That is a new trend with Mac. Traditionally each "new" OS, which is more of a service pack than a new OS has been closer to $170 than the $30 that Apple releases the last one for.

That said, I also think you are giving Microsoft too much credit here. I don't think it has to do with reducing piracy as much as getting people to try Windows 8. I think their marketing sees a flop with the new GUI and wants to get as many people using the new interface now, so that if Win 9 has the same look the enterprises don't look towards Linux or *shudder* Macs.


----------



## loserOlimbs

ddk said:


> I just thought of, I don't know what size the new W-8 is? But I know that XP is a little bit bigger than W-7 and Vista was about twice as big as XP & W-7 combined, why would you want waste the extra space and it could slow ones computer down searching thru useless info.


Wot?

XP is ~2GB installed
Vista ~15GB
7~ 10GB unless you install Ultimate, and then back to ~15GB.
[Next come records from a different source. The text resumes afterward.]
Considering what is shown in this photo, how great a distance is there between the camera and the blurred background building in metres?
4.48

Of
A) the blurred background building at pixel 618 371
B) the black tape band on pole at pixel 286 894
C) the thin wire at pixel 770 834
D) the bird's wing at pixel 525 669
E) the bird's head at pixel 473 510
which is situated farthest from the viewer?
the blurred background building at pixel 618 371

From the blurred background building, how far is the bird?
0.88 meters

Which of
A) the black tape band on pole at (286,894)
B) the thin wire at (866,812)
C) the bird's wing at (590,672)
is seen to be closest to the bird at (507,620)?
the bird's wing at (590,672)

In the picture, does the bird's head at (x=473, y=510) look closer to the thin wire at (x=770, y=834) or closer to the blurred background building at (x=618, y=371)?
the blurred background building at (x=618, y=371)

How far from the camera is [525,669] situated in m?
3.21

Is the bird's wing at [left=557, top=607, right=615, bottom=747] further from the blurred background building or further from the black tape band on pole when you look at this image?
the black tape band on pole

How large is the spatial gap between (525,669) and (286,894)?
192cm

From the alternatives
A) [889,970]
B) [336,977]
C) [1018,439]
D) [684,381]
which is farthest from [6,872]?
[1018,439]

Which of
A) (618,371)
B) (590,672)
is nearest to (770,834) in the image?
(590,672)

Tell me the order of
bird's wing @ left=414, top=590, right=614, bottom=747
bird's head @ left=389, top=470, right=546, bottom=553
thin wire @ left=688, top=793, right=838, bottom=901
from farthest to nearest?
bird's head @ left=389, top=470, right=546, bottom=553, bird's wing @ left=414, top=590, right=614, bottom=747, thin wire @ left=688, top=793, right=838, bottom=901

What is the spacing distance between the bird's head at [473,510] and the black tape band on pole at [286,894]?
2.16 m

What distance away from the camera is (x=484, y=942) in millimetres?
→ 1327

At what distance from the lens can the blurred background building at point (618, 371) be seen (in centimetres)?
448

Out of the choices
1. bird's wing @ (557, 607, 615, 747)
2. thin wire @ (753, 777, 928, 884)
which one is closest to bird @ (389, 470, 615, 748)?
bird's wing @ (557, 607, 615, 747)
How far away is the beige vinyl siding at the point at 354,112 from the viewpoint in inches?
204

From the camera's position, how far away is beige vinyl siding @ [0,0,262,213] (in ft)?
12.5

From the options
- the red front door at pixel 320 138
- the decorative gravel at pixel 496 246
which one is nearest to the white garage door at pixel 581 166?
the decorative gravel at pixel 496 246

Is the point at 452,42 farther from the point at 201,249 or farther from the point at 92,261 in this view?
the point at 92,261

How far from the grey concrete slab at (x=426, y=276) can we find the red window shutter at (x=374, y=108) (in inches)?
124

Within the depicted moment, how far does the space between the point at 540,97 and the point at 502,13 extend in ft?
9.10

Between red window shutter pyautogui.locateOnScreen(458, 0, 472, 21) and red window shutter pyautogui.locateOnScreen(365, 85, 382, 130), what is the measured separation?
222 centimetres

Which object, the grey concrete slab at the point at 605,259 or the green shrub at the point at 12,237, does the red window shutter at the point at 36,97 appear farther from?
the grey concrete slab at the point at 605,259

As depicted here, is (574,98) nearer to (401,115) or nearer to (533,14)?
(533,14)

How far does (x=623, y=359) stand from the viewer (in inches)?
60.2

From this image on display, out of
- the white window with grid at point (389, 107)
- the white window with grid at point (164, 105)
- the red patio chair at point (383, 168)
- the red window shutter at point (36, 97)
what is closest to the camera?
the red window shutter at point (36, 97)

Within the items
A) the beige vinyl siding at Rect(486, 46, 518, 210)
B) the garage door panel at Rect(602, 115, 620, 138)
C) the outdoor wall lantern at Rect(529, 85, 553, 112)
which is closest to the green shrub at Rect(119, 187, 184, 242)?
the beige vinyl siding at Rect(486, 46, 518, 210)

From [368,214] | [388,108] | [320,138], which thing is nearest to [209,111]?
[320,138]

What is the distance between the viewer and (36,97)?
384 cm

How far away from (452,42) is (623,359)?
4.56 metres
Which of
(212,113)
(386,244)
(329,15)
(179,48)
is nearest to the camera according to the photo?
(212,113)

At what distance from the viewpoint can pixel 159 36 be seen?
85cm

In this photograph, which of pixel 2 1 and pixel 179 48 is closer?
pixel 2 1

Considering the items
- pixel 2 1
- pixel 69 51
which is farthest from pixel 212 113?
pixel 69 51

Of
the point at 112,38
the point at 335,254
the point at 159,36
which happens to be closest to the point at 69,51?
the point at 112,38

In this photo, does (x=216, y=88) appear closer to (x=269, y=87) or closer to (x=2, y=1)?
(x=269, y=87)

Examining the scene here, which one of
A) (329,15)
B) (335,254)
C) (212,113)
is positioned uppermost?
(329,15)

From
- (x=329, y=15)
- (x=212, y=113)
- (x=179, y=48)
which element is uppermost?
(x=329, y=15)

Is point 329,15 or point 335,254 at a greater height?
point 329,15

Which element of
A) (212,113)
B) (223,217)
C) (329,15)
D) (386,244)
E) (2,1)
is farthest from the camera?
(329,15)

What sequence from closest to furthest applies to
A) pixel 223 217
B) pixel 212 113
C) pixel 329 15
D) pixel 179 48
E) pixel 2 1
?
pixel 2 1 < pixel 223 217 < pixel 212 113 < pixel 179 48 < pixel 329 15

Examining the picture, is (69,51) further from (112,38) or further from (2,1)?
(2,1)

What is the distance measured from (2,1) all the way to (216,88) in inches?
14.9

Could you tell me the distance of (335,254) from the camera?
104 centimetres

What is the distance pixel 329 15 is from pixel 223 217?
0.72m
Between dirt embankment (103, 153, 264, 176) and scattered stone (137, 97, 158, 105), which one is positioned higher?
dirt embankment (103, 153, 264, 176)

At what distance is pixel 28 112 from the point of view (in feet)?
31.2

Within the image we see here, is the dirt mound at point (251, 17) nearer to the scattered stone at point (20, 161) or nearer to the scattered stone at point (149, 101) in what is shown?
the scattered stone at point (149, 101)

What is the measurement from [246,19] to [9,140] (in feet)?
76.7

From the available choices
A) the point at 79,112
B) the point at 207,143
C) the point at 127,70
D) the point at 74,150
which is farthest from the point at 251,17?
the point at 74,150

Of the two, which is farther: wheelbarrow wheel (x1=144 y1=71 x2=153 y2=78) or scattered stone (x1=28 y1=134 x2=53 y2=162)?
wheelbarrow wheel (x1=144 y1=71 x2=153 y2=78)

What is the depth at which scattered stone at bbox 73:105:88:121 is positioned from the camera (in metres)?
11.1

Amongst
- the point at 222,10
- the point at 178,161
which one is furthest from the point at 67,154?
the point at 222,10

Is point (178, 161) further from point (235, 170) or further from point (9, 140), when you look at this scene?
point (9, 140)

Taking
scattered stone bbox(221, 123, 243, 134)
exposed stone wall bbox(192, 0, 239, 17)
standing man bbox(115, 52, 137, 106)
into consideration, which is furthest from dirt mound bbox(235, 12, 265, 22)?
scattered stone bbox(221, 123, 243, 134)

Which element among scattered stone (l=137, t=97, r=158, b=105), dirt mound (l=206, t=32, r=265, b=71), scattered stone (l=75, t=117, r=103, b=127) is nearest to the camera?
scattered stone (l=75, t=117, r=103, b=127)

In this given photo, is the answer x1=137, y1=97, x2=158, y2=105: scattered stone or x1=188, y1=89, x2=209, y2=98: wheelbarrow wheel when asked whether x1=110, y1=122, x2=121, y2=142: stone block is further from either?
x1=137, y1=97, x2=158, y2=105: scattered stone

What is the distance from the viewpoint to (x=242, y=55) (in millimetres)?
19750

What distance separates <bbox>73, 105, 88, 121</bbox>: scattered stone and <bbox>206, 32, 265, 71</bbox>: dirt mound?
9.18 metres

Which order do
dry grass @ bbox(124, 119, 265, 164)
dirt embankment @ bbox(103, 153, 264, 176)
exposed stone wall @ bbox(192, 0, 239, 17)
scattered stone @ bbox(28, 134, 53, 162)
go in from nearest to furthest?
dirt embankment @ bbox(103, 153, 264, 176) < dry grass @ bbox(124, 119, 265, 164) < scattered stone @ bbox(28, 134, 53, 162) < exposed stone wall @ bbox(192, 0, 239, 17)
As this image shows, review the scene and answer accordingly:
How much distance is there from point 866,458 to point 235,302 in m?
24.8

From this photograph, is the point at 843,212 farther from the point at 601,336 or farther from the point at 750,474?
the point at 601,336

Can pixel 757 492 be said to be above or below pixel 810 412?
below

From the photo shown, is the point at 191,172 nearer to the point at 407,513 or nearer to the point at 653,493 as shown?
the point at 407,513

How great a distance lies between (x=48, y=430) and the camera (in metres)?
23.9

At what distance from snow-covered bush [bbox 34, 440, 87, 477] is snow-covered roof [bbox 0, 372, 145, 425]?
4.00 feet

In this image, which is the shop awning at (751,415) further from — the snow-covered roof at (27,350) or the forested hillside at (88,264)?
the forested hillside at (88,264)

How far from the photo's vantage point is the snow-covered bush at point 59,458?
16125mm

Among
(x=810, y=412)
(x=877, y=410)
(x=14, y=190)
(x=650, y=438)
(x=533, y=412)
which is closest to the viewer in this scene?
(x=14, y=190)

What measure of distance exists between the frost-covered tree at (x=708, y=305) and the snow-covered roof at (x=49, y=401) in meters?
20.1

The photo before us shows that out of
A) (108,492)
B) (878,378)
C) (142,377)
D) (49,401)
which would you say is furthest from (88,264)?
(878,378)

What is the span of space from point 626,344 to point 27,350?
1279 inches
Vista and 7 were also 99% the same operating system, same rendering engine, same index, same major revision kernal (NT6 and NT6.1, Windows 8 is NT 6.2).


----------



## lili5689

At that price, I don't see how I can't buy a copy. I was expecting to shell out $200 for Windows 8 Pro. This should certainly increase adoption from previous versions of Windows.


----------